Admission committees do make allowances for poor freshmen performance. If
you can graduate with a 3.4 GPA (overall and in science), a 33 on the MCAT
would make you a strong candidate -- this assumes you apply as an
undergraduate, taking BOTH Physics and Organic, and make a couple of A's in
these subjects. You should be aware that once you begin a graduate program
in the sciences, your undergraduate GPA will become far less important,
provided you are enrolled in a rigorous graduate program. In this case your
chances for acceptance would largely be based on your graduate record. If
you just take physics after graduating without completing any other courses
before applying to medical school, the physics grades would be looked at
along with your undergraduate record but would probably not be computed as
part of your overall and your science GPA, for this reason you may wish to
take physics as an undergraduate.

I think your best bet is to maximize your current GPA, and take Physics as
an undergraduate. Always take a full credit load, and make a serious effort
to make A's in Orgo two and in Physics. As far as your plan to spend 7
months preparing for the MCAT--that sounds like a good plan--any score above
30 will give you a fighting chance for M.D. and a great shot for D.O.


> Hi Rich I am not sure if you are still answering these medical school question
> emails but in case you are, i will give this a shot. To be honest i feel i am
> not in the greatest of situations. My first three semesters at school were a
> joke, i just figured everything would come to my naturally without real
> studying like it did in high school. I graduated in the top 2 percent of my
> class and had 1400 SAT score. Anyhow, my third semester i did something that
> i am quite ashamed off. I altered an exam and handed it back in for a regrade
> an got busted as I believe I well deserved it. I was given an unforgivable F
> in the class, sadly it happend to be ochem 1. I retook the class and received
> an A the following summer. Now, i am not proud of what i did, not do i plan
> on repeating it anytime soon, however, it did teach me something about myself
> and life. IT also set me straight with taking school seriously. Since then
> (next 3 semesters) i have maintained a 4.0 average in all the upper level bio
> courses and organic 2. This F however brought my GPA down significantly and
> doesnt actually show my real academic abilities in school. THe problem though
> is that itook the MCAT twice and receved V-9 B-9 P-8 and then V-9 B-8 P-9 (not
> proud of them)... i realized i didnt study much for either exam and regret
> this. THe average MCAT reported by my school whcich is a state school is a
> 29, however i have seen ppl get in with 24s unbelievably, actually i have seen
> no 29s yet, mainly 25 and 26s. WEll after this LONG story, what i want to ask
> you is how do you think the medical committee will perceive what i have done
> (meaning the F).
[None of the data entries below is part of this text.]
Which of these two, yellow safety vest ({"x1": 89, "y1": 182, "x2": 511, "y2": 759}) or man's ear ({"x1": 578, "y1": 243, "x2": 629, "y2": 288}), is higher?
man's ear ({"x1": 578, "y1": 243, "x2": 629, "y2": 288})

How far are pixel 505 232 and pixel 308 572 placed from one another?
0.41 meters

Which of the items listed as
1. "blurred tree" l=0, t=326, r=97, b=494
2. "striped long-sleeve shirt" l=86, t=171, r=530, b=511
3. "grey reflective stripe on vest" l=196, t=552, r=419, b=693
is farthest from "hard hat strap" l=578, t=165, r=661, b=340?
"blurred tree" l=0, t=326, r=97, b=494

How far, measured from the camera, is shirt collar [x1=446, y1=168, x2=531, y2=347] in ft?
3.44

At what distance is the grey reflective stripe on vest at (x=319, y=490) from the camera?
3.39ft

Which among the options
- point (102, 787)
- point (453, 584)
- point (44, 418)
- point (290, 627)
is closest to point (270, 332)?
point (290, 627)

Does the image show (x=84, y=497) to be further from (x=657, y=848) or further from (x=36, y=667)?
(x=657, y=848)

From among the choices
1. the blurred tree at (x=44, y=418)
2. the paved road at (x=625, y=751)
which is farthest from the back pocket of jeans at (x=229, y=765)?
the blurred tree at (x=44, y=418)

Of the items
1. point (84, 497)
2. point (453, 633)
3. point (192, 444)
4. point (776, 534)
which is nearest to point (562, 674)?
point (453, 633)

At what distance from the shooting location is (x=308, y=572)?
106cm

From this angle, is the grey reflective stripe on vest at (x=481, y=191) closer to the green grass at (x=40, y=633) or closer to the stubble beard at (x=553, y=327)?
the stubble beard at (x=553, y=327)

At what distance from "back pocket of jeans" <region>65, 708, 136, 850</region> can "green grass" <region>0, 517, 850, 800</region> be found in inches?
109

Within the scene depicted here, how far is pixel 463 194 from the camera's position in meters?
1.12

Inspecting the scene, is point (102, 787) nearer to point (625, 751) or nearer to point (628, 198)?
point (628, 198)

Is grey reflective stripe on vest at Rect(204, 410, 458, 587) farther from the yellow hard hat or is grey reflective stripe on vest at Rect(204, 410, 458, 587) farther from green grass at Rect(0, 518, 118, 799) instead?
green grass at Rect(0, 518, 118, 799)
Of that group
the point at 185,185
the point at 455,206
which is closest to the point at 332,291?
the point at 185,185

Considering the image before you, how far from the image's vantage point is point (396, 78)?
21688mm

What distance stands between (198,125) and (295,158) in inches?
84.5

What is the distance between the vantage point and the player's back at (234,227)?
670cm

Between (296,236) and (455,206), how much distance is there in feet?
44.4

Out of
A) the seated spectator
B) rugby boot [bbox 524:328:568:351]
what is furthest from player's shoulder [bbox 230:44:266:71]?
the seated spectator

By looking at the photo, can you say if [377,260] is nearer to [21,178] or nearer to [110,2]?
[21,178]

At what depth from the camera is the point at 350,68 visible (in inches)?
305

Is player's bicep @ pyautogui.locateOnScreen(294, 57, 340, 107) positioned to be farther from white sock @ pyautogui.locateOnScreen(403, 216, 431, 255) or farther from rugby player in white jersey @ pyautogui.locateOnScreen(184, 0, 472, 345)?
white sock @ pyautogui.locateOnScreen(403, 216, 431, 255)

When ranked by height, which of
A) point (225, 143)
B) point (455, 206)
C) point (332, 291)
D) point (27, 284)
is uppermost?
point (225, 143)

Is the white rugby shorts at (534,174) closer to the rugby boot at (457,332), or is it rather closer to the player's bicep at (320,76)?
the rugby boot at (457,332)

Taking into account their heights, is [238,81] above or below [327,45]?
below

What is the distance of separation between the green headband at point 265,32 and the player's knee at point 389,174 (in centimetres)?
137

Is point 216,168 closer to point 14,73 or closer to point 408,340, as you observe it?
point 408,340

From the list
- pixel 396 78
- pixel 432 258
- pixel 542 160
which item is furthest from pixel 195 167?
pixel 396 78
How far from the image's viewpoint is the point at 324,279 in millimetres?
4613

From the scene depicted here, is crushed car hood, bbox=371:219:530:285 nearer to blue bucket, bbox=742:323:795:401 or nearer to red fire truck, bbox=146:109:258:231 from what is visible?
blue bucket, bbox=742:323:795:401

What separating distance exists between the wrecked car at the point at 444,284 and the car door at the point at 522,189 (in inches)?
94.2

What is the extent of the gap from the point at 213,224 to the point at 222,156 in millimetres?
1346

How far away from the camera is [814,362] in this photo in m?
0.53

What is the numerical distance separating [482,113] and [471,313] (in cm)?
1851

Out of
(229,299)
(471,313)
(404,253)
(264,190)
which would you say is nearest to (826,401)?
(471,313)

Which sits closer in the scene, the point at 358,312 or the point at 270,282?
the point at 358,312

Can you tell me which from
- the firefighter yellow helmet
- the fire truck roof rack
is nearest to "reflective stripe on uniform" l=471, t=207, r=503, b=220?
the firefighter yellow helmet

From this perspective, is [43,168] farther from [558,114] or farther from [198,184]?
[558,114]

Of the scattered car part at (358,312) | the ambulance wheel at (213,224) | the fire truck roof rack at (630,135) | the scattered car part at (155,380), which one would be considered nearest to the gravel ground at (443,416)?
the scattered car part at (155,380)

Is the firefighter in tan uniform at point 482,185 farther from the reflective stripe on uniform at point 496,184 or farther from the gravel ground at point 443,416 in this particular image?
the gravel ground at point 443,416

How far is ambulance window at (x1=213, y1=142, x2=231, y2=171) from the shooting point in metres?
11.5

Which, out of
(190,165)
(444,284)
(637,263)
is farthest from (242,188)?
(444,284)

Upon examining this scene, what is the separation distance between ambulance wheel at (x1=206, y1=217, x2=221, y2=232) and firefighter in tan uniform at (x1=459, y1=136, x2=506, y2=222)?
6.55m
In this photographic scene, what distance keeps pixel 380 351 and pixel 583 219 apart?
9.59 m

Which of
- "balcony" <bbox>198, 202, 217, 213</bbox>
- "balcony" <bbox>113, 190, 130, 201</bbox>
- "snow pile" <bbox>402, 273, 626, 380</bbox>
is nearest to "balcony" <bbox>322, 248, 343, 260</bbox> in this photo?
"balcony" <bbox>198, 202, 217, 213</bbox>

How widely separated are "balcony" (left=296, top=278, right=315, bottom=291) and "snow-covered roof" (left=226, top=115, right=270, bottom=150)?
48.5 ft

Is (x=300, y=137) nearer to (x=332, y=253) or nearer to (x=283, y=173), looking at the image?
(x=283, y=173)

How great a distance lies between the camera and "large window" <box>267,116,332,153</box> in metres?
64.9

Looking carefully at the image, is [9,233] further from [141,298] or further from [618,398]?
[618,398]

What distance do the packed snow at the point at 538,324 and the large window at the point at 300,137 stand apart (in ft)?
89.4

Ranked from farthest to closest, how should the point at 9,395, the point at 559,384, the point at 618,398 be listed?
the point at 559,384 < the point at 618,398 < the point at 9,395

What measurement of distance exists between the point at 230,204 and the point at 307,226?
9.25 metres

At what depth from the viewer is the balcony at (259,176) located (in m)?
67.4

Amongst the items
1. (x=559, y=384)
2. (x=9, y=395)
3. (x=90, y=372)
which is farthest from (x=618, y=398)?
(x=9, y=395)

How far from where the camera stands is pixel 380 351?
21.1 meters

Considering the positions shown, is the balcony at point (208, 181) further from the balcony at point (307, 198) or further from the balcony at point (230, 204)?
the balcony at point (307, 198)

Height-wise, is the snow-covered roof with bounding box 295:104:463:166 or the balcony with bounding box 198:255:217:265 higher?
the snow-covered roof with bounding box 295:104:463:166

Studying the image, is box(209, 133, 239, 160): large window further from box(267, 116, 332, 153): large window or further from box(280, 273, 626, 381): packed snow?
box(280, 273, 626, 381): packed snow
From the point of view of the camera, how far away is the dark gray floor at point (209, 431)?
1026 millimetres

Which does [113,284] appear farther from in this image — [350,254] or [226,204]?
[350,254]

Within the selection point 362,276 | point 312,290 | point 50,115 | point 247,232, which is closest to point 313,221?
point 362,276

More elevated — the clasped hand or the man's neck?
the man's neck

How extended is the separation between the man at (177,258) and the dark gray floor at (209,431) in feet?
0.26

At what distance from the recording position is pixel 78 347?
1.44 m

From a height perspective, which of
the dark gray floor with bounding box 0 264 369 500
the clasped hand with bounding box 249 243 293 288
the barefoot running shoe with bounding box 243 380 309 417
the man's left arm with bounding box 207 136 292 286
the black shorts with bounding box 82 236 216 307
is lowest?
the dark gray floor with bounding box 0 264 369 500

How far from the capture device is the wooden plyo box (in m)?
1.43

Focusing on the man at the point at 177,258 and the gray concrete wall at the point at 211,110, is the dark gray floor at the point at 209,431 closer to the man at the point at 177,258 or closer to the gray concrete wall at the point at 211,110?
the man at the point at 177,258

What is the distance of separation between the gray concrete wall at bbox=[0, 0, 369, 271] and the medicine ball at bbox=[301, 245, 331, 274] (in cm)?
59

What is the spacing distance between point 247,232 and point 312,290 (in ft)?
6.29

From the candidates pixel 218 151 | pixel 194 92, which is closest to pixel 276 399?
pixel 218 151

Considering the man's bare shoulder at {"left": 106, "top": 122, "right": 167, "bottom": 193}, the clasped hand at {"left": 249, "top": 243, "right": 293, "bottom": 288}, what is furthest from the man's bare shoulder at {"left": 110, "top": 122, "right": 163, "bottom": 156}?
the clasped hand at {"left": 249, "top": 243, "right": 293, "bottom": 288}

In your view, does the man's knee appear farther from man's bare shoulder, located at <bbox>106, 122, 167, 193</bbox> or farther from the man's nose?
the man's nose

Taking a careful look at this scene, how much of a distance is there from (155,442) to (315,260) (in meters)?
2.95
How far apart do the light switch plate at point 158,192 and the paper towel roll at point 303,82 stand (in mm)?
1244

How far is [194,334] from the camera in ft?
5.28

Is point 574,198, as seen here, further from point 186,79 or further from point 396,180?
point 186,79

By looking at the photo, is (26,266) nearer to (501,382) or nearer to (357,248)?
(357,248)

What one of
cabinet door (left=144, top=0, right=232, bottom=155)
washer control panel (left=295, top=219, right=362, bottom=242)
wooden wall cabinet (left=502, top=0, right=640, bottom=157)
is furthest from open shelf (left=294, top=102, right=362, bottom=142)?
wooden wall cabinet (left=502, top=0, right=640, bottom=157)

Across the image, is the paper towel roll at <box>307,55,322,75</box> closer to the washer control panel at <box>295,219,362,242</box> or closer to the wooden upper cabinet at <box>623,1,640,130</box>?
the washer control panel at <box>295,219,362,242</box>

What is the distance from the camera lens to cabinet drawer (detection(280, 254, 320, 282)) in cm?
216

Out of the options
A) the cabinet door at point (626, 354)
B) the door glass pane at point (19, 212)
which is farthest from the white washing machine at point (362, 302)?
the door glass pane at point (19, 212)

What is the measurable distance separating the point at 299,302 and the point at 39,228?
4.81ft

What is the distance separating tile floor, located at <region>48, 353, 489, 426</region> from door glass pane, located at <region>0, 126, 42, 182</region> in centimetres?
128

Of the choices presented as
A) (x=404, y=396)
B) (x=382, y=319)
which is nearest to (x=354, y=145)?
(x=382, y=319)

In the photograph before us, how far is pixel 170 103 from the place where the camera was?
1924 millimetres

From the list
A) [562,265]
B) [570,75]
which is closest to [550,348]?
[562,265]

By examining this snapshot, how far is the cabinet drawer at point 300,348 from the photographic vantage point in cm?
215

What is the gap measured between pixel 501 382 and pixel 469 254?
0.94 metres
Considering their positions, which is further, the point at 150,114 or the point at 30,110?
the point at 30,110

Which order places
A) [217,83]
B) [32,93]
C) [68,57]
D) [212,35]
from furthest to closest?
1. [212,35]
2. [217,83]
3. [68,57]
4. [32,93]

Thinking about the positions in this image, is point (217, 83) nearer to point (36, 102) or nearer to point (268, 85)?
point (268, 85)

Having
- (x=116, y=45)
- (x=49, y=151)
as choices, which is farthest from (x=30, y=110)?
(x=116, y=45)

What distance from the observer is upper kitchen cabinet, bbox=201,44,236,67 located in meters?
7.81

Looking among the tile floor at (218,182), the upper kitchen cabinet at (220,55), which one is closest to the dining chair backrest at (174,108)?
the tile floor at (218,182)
And i am guaranteed an interview, so how would i go about
> explaining the situation to them. The cheating thing, its not me at all, but
> i need to somehow escape this shadow that is looming overhead. Any advise
> would be appreciated. Thanks

------ reply 7/27/00


The best bet is to be honest, express your regret over your past actions,
and mention your current more mature moral views. I am sure if you leave it
at this and do not let yourself be provoked into an extended apology, than
this will be a relatively minor problem. On the other hand, if you try too
hard to explain away this matter you could cause yourself more harm than
good. Deal with this matter as if it is something you take FULL
responsibility for, and one that is completely in the past.